* _Exercise goal_:
Rewrite the rows below with each "corrugated metal wall" swapped for "sheet metal wall", leaving everything else unchanged.

* _Material provided_:
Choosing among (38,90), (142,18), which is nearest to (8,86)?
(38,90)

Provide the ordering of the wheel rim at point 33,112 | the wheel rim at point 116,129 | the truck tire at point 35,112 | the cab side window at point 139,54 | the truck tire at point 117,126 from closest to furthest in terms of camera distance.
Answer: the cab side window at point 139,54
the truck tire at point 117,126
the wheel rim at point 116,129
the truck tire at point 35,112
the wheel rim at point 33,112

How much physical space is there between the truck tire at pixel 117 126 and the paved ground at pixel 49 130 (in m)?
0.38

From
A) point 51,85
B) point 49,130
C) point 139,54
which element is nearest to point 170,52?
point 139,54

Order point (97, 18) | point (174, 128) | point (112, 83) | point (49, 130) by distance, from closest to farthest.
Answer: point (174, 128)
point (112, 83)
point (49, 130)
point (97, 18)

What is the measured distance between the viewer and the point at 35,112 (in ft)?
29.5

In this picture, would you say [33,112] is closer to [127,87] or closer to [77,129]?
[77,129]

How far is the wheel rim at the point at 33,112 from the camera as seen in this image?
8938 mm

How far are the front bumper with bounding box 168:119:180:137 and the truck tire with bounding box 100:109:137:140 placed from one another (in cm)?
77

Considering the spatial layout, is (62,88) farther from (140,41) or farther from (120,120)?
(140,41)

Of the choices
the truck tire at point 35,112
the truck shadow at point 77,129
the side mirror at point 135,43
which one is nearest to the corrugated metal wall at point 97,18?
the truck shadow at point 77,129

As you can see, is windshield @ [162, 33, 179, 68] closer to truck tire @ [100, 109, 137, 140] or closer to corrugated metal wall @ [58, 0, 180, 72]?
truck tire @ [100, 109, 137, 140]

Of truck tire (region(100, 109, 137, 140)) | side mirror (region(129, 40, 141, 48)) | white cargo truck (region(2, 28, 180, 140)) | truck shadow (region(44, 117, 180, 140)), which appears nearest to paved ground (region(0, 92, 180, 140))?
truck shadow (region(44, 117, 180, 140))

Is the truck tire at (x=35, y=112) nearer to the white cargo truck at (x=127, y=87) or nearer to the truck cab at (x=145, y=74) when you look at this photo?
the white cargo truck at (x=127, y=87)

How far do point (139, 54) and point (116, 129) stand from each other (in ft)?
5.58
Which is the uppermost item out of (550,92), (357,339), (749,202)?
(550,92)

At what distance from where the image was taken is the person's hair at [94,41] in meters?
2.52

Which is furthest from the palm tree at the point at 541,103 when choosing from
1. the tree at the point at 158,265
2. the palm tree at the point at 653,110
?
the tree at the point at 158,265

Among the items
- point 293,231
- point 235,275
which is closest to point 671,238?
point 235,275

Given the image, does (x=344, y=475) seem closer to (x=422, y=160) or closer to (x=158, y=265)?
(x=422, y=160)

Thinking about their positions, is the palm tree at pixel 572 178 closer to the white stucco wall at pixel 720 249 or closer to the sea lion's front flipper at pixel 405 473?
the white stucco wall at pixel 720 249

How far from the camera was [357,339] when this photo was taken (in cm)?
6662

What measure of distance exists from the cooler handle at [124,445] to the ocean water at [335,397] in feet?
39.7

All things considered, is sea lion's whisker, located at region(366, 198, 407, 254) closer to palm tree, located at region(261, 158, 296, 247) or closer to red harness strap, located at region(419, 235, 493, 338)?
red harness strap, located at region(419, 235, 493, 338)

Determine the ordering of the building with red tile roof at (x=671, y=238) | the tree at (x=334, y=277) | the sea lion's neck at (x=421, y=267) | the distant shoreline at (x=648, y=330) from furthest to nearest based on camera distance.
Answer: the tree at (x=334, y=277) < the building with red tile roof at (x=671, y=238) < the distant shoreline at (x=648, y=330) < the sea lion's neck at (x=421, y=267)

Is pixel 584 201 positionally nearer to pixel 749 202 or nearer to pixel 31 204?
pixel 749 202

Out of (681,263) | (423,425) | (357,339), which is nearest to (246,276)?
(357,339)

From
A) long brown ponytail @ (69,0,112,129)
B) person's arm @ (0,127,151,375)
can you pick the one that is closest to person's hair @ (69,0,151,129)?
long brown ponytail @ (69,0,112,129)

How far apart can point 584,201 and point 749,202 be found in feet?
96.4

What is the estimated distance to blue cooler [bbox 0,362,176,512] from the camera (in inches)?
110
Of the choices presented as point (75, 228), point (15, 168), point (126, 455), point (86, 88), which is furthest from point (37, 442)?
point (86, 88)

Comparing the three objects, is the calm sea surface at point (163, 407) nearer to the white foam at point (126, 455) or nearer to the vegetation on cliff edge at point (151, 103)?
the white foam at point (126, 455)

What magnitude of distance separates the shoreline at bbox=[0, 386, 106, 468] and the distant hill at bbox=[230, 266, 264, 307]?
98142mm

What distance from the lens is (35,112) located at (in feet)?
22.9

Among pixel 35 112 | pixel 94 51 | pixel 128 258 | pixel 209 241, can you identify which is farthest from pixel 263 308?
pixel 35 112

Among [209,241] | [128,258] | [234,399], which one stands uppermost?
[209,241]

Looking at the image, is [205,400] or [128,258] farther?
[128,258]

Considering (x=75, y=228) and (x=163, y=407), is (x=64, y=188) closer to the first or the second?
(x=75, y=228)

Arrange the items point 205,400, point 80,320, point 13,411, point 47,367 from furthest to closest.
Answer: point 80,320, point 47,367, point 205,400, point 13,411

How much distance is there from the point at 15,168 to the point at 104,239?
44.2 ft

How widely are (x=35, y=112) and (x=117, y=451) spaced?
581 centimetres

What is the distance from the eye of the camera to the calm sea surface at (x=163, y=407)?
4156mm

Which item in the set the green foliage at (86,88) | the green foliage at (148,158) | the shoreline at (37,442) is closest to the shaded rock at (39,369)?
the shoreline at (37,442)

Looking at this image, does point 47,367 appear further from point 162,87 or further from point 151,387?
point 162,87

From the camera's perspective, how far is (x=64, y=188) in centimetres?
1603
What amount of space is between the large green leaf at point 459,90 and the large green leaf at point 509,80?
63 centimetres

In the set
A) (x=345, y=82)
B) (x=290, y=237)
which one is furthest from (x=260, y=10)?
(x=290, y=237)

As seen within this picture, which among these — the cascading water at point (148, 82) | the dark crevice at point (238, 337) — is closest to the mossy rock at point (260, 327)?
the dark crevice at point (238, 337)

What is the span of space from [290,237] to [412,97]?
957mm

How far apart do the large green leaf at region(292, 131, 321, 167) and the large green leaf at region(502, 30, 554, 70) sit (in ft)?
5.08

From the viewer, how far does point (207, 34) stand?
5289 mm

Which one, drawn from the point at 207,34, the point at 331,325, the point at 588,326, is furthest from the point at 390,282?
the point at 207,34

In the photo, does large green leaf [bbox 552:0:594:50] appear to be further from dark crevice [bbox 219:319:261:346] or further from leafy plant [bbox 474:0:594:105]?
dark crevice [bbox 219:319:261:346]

* _Task output_:
Choosing among (38,90), (142,18), which is nearest to (8,86)?
(38,90)

Provide the ordering of the wheel rim at point 33,112 | the wheel rim at point 116,129 | the truck tire at point 35,112 | the cab side window at point 139,54 | the truck tire at point 117,126 from closest to furthest in terms of camera distance.
Answer: the cab side window at point 139,54
the truck tire at point 117,126
the wheel rim at point 116,129
the truck tire at point 35,112
the wheel rim at point 33,112

How much physical space is there between the truck tire at pixel 117 126 and the paved ground at pixel 49 130 (in m)?
0.38

From
A) point 51,85
B) point 49,130
C) point 139,54
which element is nearest to point 170,52?
point 139,54

Order point (97, 18) | point (174, 128) | point (112, 83) | point (49, 130) by distance, from closest to farthest.
Answer: point (174, 128)
point (112, 83)
point (49, 130)
point (97, 18)

What is the measured distance between the viewer and the point at 35,112 (in ft)?
29.5

In this picture, would you say [33,112] is closer to [127,87] or closer to [77,129]?
[77,129]

How far is the wheel rim at the point at 33,112 from the camera as seen in this image?
8938 mm

How far are the front bumper with bounding box 168:119:180:137 and the truck tire with bounding box 100:109:137:140 placed from one another (in cm)?
77

Considering the spatial layout, is (62,88) farther from (140,41) or farther from (120,120)?
(140,41)

Of the choices
the truck tire at point 35,112
the truck shadow at point 77,129
the side mirror at point 135,43
which one is nearest to the sheet metal wall at point 97,18?
the truck shadow at point 77,129

As you can see, is windshield @ [162, 33, 179, 68] closer to truck tire @ [100, 109, 137, 140] or closer to sheet metal wall @ [58, 0, 180, 72]?
truck tire @ [100, 109, 137, 140]

Of truck tire (region(100, 109, 137, 140)) | side mirror (region(129, 40, 141, 48)) | white cargo truck (region(2, 28, 180, 140)) | truck shadow (region(44, 117, 180, 140)), which appears nearest to paved ground (region(0, 92, 180, 140))?
truck shadow (region(44, 117, 180, 140))

Is the truck tire at (x=35, y=112) nearer to the white cargo truck at (x=127, y=87) or nearer to the truck cab at (x=145, y=74) when you look at this photo?
the white cargo truck at (x=127, y=87)

How far do point (139, 54) and point (116, 129) stand from each other (in ft)?
5.58
Which is the uppermost item out of (550,92), (357,339), (749,202)?
(550,92)

At what distance from where the image was taken is the person's hair at [94,41] in meters?
2.52

Which is furthest from the palm tree at the point at 541,103 when choosing from
1. the tree at the point at 158,265
2. the palm tree at the point at 653,110
?
the tree at the point at 158,265

Among the items
- point 293,231
- point 235,275
which is closest to point 671,238?
point 235,275

Given the image, does (x=344, y=475) seem closer to (x=422, y=160) or closer to (x=158, y=265)?
(x=422, y=160)

Thinking about their positions, is the palm tree at pixel 572 178 closer to the white stucco wall at pixel 720 249 or closer to the sea lion's front flipper at pixel 405 473?
the white stucco wall at pixel 720 249

How far from the camera was [357,339] when this photo was taken (in cm)?
6662

What measure of distance exists from the cooler handle at [124,445] to the ocean water at [335,397] in feet?
39.7

All things considered, is sea lion's whisker, located at region(366, 198, 407, 254) closer to palm tree, located at region(261, 158, 296, 247) or closer to red harness strap, located at region(419, 235, 493, 338)?
red harness strap, located at region(419, 235, 493, 338)

Determine the ordering of the building with red tile roof at (x=671, y=238) | the tree at (x=334, y=277) | the sea lion's neck at (x=421, y=267) | the distant shoreline at (x=648, y=330) from furthest to nearest based on camera distance.
Answer: the tree at (x=334, y=277) < the building with red tile roof at (x=671, y=238) < the distant shoreline at (x=648, y=330) < the sea lion's neck at (x=421, y=267)

Is pixel 584 201 positionally nearer to pixel 749 202 or nearer to pixel 31 204?
pixel 749 202

Out of (681,263) | (423,425) | (357,339), which is nearest to (246,276)?
(357,339)

From
A) long brown ponytail @ (69,0,112,129)
B) person's arm @ (0,127,151,375)
can you pick the one that is closest to person's hair @ (69,0,151,129)?
long brown ponytail @ (69,0,112,129)

How far apart can point 584,201 and point 749,202 be found in feet?
96.4

What is the estimated distance to blue cooler [bbox 0,362,176,512] from the camera (in inches)?
110
Of the choices presented as point (75, 228), point (15, 168), point (126, 455), point (86, 88), which is furthest from point (37, 442)?
point (86, 88)

Comparing the three objects, is the calm sea surface at point (163, 407) nearer to the white foam at point (126, 455) or nearer to the vegetation on cliff edge at point (151, 103)?
the white foam at point (126, 455)

What magnitude of distance separates the shoreline at bbox=[0, 386, 106, 468] and the distant hill at bbox=[230, 266, 264, 307]?
98142mm

What distance from the lens is (35,112) located at (in feet)?
22.9

Among pixel 35 112 | pixel 94 51 | pixel 128 258 | pixel 209 241, can you identify which is farthest from pixel 263 308?
pixel 35 112

Among [209,241] | [128,258] | [234,399], which one stands uppermost?
[209,241]

Looking at the image, is [205,400] or [128,258] farther?
[128,258]

Considering (x=75, y=228) and (x=163, y=407), is (x=64, y=188) closer to the first or the second?
(x=75, y=228)

Arrange the items point 205,400, point 80,320, point 13,411, point 47,367 from furthest to closest.
Answer: point 80,320, point 47,367, point 205,400, point 13,411

How much distance is there from the point at 15,168 to the point at 104,239?
44.2 ft

How widely are (x=35, y=112) and (x=117, y=451) spaced?
581 centimetres

What is the distance from the eye of the camera to the calm sea surface at (x=163, y=407)?
4156mm

Which item in the set the green foliage at (86,88) | the green foliage at (148,158) | the shoreline at (37,442) is closest to the shaded rock at (39,369)?
the shoreline at (37,442)

Looking at this image, does point 47,367 appear further from point 162,87 or further from point 151,387?
point 162,87

From the camera's perspective, how far is (x=64, y=188) in centimetres?
1603
What amount of space is between the large green leaf at point 459,90 and the large green leaf at point 509,80?
63 centimetres

In the set
A) (x=345, y=82)
B) (x=290, y=237)
which one is furthest from (x=260, y=10)?
(x=290, y=237)

As seen within this picture, which among these — the cascading water at point (148, 82) | the dark crevice at point (238, 337) — is closest to the mossy rock at point (260, 327)?
the dark crevice at point (238, 337)

What is the span of space from [290,237] to [412,97]?
957mm

How far apart do the large green leaf at region(292, 131, 321, 167) and the large green leaf at region(502, 30, 554, 70) sit (in ft)?
5.08

From the viewer, how far does point (207, 34) stand?
5289 mm

Which one, drawn from the point at 207,34, the point at 331,325, the point at 588,326, is furthest from the point at 390,282?
the point at 207,34

In the photo, does large green leaf [bbox 552:0:594:50] appear to be further from dark crevice [bbox 219:319:261:346] or further from leafy plant [bbox 474:0:594:105]?
dark crevice [bbox 219:319:261:346]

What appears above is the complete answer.